The company’s knowledge about this process originates from having created technology for employers to comply with the Affordable Care Act by fully automating all elements of 1095-C reporting requirements.

There is no longer any doubt that businesses that employ more than 50 people on a full-time basis will have to comply with new reporting requirements for the 2015 tax reporting period and beyond.
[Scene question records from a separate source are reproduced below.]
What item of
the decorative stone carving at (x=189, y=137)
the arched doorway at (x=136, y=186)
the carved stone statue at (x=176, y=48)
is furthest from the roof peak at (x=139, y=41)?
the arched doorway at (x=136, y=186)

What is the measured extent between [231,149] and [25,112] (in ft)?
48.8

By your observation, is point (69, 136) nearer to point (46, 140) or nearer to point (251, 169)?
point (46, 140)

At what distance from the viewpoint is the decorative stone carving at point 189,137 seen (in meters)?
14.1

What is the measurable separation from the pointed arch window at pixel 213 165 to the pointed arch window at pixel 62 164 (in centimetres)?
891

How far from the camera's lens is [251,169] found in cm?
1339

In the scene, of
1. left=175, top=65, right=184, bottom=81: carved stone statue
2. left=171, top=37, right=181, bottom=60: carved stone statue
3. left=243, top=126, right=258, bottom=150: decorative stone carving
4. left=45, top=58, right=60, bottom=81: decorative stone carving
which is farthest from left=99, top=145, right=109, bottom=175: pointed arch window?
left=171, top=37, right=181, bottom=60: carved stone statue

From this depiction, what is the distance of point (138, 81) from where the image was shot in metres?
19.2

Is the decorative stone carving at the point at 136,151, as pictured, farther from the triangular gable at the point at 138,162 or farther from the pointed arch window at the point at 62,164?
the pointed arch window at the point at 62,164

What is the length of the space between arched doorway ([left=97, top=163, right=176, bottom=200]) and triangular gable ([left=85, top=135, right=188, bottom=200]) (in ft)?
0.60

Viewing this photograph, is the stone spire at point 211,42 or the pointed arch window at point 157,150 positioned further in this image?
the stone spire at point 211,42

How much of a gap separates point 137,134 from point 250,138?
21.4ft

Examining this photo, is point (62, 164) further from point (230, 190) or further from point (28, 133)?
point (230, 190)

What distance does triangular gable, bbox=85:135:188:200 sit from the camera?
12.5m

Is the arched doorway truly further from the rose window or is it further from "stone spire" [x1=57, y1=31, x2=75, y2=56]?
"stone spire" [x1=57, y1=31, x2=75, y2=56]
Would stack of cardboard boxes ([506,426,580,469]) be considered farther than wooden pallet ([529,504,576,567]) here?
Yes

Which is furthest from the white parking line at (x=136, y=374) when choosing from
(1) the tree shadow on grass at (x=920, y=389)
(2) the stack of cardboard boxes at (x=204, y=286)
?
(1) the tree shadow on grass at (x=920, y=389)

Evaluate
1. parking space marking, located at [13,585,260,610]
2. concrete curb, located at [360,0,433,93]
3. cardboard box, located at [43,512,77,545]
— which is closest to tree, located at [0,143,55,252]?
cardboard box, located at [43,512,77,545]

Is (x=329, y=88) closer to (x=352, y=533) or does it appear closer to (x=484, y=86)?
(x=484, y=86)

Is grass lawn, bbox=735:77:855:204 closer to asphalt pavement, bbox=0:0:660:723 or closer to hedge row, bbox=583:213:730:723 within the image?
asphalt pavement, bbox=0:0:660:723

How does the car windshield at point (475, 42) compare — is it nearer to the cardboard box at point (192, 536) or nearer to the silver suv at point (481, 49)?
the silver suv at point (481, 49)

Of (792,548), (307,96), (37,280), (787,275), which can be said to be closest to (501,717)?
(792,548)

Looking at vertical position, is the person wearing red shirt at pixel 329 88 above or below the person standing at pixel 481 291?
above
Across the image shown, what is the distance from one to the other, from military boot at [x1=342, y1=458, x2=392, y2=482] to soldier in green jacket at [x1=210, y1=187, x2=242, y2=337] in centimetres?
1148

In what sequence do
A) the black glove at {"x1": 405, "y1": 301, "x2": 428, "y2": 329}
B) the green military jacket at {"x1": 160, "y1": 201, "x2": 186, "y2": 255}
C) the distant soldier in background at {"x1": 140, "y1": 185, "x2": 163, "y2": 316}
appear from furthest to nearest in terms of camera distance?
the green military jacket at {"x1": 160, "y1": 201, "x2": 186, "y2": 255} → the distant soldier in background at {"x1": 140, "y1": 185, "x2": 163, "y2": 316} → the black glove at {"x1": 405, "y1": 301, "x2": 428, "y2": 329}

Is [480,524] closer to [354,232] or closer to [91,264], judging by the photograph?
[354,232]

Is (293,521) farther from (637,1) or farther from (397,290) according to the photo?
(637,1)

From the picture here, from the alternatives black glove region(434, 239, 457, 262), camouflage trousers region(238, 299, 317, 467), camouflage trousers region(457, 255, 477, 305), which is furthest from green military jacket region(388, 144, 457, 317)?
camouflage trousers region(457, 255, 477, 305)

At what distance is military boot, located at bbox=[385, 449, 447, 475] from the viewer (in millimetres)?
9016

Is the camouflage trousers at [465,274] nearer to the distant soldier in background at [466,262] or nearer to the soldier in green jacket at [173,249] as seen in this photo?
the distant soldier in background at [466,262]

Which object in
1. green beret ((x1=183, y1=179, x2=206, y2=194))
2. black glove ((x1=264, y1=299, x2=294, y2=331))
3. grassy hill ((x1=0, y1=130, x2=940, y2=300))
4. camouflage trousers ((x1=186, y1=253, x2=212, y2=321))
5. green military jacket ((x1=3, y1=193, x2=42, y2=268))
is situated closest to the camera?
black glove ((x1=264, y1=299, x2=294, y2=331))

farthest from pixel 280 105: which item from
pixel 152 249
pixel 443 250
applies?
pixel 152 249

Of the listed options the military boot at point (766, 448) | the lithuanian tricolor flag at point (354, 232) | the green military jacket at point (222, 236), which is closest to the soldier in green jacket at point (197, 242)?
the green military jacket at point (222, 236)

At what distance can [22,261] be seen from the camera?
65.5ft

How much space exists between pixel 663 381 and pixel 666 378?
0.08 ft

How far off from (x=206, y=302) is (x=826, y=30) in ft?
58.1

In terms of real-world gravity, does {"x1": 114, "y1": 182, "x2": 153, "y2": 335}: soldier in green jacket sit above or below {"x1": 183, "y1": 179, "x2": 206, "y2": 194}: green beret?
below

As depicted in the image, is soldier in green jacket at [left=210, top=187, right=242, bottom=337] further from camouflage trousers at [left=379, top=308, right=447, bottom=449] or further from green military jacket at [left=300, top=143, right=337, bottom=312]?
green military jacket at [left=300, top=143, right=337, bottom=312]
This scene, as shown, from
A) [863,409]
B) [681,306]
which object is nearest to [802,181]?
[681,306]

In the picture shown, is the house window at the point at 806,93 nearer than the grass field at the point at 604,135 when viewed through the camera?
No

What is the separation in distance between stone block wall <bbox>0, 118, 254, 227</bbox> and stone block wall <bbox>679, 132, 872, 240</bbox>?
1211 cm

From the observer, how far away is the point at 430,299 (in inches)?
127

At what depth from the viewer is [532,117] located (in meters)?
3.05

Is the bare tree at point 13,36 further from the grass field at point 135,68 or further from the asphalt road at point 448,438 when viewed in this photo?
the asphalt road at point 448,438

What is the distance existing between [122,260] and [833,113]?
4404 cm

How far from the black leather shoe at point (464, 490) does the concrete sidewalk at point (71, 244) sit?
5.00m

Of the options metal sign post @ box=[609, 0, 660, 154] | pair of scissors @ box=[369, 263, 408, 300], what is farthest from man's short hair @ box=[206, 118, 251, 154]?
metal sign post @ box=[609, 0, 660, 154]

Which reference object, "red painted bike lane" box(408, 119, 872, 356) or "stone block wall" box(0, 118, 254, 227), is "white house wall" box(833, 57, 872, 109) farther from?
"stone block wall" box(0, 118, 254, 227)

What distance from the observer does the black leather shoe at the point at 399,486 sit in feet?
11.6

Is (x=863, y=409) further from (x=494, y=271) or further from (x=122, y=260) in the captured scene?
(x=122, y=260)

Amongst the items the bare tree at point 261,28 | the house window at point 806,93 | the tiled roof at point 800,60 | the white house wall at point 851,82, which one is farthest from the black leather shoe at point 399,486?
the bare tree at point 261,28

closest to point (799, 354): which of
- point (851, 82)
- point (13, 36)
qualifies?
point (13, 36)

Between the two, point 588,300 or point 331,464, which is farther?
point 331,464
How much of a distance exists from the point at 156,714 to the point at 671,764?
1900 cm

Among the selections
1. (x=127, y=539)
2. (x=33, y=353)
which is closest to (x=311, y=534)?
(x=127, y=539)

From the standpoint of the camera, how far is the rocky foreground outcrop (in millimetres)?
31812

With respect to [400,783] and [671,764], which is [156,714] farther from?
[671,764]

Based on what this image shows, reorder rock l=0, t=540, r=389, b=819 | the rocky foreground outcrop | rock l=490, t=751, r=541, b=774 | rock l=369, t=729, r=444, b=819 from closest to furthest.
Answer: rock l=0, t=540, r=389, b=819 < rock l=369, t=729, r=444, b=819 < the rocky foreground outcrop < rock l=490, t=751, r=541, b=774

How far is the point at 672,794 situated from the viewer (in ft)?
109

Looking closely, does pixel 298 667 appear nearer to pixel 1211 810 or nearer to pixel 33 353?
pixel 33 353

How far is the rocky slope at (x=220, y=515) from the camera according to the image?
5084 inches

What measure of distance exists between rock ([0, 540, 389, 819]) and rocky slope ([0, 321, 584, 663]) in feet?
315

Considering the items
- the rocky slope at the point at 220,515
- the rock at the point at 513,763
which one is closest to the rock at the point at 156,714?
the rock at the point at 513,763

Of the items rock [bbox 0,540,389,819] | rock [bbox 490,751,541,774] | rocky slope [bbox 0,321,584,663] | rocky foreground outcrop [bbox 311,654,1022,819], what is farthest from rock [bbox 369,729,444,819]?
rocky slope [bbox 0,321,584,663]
Thomson Reuters has found that those compliance requirements are likely to fall at the feet of contracted payroll and benefits vendors who typically lack the necessary back-office reporting technology.

“HR departments are not accustomed to filing reporting documents with the IRS, but they will be responsible for doing so at virtually every business that employs more than 50 full-time workers,” said Robert Bahash, SVP & managing director of ONESOURCE Trust Tax and Information Reporting at Thomson Reuters.

Darrell Granahan, senior director of implementation, tax information reporting technology at Thomson Reuters, who also sits on a panel of tax professionals who advise the IRS on tax reporting issues, including ACA compliance, said the objective right now was to make the process a non-issue for the business, explaining:

“HR will be charged with reporting to the IRS employee information it may not have, such as the tax ID numbers for dependent coverage. Penalties for batches of documents with mistakes or even typos also create unnecessary risk. In short, many HR departments will panic as reporting deadlines loom and they realize the data they need to report has not been collected by their employer or they lack the back-office technology to properly automate full compliance.”

The IRS is expected to announce its filing taxonomies – Publication 5165 – in August, at which time companies that use the Thomson Reuters 1095-C solution would be able to test it and ultimately meet the Act’s reporting requirements. Employers must furnish 1095-C documents to their full-time workers by Jan.31, 2016 and report them to the IRS by March 31, 2016.

Thomson Reuters’ Affordable Care Act Compliance solutions, which include Form 1095-A, 1095-B, and 1095-C, are built on technology hundreds of enterprises already use to automate the filing of Form 1099s with the IRS. It is part of the ONESOURCE brand of direct tax reporting software and services.